##### Record extracts #####

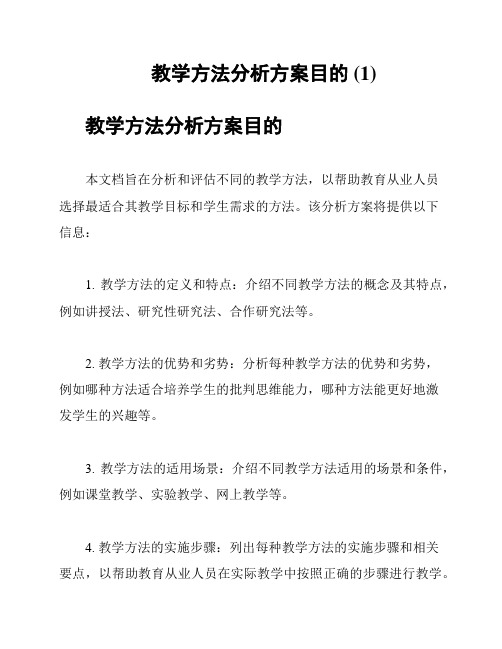 教学方法分析方案目的 (1)

教学方法分析方案目的

本文档旨在分析和评估不同的教学方法，以帮助教育从业人员选择最适合其教学目标和学生需求的方法。该分析方案将提供以下信息：

1. 教学方法的定义和特点：介绍不同教学方法的概念及其特点，例如讲授法、研究性研究法、合作研究法等。

2. 教学方法的优势和劣势：分析每种教学方法的优势和劣势，例如哪种方法适合培养学生的批判思维能力，哪种方法能更好地激发学生的兴趣等。

3. 教学方法的适用场景：介绍不同教学方法适用的场景和条件，例如课堂教学、实验教学、网上教学等。

4. 教学方法的实施步骤：列出每种教学方法的实施步骤和相关要点，以帮助教育从业人员在实际教学中按照正确的步骤进行教学。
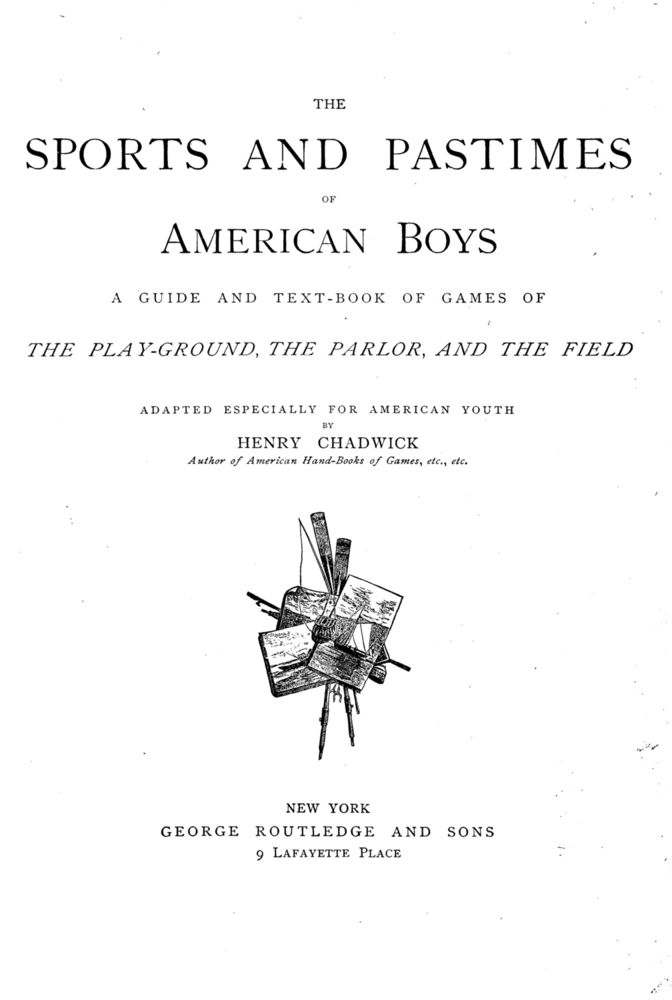 THE

SPORTS AND PASTIMES

OF

AMERICAN BOYS

A GUIDE AND TEXT-BOOK OF GAMES OF

THE PLAY-GROUND, THE PARLOR, AND THE FIELD

ADAPTED ESPECIALLY FOR AMERICAN YOUTH

BY

HENRY CHADWICK

Author of American Hand-Books of Games, etc., etc.

NEW YORK

GEORGE ROUTLEDGE AND SONS

9 LAFAYETTE PLACE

#####

- To do: Please print exactly the lines from the one holding "2. 教学方法的优势和劣势：" through the final line of the data above, including both, and skip all pictures.

- Response box:
2. 教学方法的优势和劣势：分析每种教学方法的优势和劣势，例如哪种方法适合培养学生的批判思维能力，哪种方法能更好地激发学生的兴趣等。

3. 教学方法的适用场景：介绍不同教学方法适用的场景和条件，例如课堂教学、实验教学、网上教学等。

4. 教学方法的实施步骤：列出每种教学方法的实施步骤和相关要点，以帮助教育从业人员在实际教学中按照正确的步骤进行教学。
 THE

SPORTS AND PASTIMES

OF

AMERICAN BOYS

A GUIDE AND TEXT-BOOK OF GAMES OF

THE PLAY-GROUND, THE PARLOR, AND THE FIELD

ADAPTED ESPECIALLY FOR AMERICAN YOUTH

BY

HENRY CHADWICK

Author of American Hand-Books of Games, etc., etc.

NEW YORK

GEORGE ROUTLEDGE AND SONS

9 LAFAYETTE PLACE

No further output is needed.